━━━━━ Texte source

Il y a un siècle de cela, le temps politique et la représentation du peuple n'était pas les mêmes qu'aujourd'hui. Les gens choisissaient un lettré — au sens premier du terme, car peu de gens savaient lire et écrire —et l'envoyaient à Paris pour les représenter. Le voyage était long (parfois plus d'une semaine) et les correspondances épistolaires rendaient les discussions assez longues.

Avance rapide en 2011. L'analphabétisme a presque disparu de France, les déplacements sont aisés et les communications instantanées. Les personnes échangent massivement sur les réseaux sociaux, commentent l'actualité et expriment leurs opinions. Tout naturellement, les critiques (bonnes ou mauvaises) de leurs élus font parti des sujets abordés.

La suite logique est pour les citoyens d'interpeller leurs élus au travers de ces outils informatiques. Là où avant les secrétariats et les portes fermées des bureaux isolaient les élus, ils se retrouvent désormais beaucoup plus proches des citoyens. Voire même trop proche d'après certains élus… Le reproche qu'ils font est de se sentir scrutés par les citoyens qu'ils représentent, l'un parle même « d'invitation forcée dans mon bureau pour regarder par dessus mon épaule ».

En exprimant un désir fort de s'impliquer dans la prise de décisions politiques, et d'une façon plus large d'avoir un impact sur leur vie quotidienne, les citoyens se réapproprient des sujets qu'ils avaient délaissés; ou même jamais abordé.

La démocratie liquide

J'introduis ensuite la notion de démocratie liquide, concept simple à comprendre. Il s'agit d'une technique de vote qui correspond aux caractéristiques suivantes :

  • délégation transitive des voix : un votant peut confier tout ou une partie des voix dont il est dépositaire à une ou plusieurs autres votants. Un votant à qui on confie des voix peut les exprimer ou les confier à un autre votant
  • contrôle des voix : à chaque instant, un votant peut savoir qui est détenteur de sa voix, et la récupérer s'il le souhaite. Il peut alors la confier de nouveau à un votant, ou la conserver pour l'exprimer
  • le vote se déroule durant une période déterminée, à l'issue de laquelle les voix sont figées et leurs détenteurs les expriment.

Le résultat est un système fluide où les voix circulent et s'accumulent après des personnes estimées les plus compétences ou représentatives parmi les votants. Les différentes méthodes habituelles de calculs peuvent être utilisées pour départager les choix : majorité absolue ou relative, méthode de Condorcet, proportionnelle, etc. La démocratie liquide est une technique de vote et non pas une méthode de calcul des voix.

La remise en question de la place de l'élu

La question que je pose au final est de déterminer quels sont désormais les places et rôles des élus dans une société où les citoyens leur reprennent une partie des responsabilités qu'ils leurs ont confié.

━━━━━━━━━━

• [Consignes]:
a) Répondez à ces questions d'après le texte sur la démocratie liquide :
(i) Combien de temps pouvait durer le voyage vers Paris il y a un siècle ?
(ii) Vers quelle année le texte fait-il une avance rapide ?
(iii) Que deviennent les voix à l'issue de la période de vote ?
b) Dressez la liste des méthodes de calcul pour départager les choix que cite le texte sur la démocratie liquide.
c) Prolongez le texte sur la démocratie liquide à partir de sa dernière phrase.

━━━━━ Données fournies

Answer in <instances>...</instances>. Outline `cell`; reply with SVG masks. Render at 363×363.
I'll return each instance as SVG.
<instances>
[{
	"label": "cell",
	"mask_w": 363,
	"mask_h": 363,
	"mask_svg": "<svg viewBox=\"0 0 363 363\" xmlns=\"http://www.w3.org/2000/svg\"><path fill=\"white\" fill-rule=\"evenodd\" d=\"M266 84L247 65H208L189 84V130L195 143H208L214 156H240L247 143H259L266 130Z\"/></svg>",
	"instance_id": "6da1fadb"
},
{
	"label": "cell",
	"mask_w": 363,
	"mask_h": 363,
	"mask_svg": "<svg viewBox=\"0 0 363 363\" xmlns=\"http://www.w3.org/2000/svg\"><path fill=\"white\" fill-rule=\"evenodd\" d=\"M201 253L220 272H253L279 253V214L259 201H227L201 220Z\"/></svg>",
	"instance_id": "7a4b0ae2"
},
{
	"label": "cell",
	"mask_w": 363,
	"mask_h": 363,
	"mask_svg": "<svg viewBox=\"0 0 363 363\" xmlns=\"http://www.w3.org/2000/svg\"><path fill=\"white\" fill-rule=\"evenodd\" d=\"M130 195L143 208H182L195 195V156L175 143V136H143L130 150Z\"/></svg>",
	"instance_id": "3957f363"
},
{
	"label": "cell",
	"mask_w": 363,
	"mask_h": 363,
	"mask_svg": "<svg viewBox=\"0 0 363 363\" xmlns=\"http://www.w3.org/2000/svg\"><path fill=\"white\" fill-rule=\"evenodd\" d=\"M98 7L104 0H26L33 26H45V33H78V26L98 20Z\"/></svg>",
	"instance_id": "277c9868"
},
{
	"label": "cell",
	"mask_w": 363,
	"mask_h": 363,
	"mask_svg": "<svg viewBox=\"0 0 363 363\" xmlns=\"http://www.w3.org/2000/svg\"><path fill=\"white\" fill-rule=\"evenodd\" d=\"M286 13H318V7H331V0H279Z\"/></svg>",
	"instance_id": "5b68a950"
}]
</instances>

━━━━━━━━━━

• [Réponses fournies]:
a)
(i) Parfois plus d'une semaine.
(ii) 2011.
(iii) Elles sont figées et leurs détenteurs les expriment.

b)
Majorité absolue
Majorité relative
Méthode de Condorcet
Proportionnelle

c)
Le résultat fut épique : applaudissements de l'audience et outrage des élus du panel (surtout UMP, Lancar excepté car il se pose des questions similaires). Les réponses des élus ont fusé spontanément et dans le désordre. J'ai relevé entre autre :

  • Pascale Luciani-Boyer, élue UMP : « je crois au geste de mettre un bulletin dans l'urne. Pour moi c'est un geste important et vital dans notre société »
  • Daniel Nouaille : « oui mais là ce que vous proposez c'est l'anarchie ! Plus d'élus, tout le monde est chef et chacun se mêle de n'importe quoi ! »
  • un élu semblait un peu perdu, le regard fuyant, dépassé en prenant connaissance de cette question et surtout de la réaction de la salle.
  • Patrice Carré , l'animateur du panel et historien, était amusé par les réactions et partageait ce constat historique et social.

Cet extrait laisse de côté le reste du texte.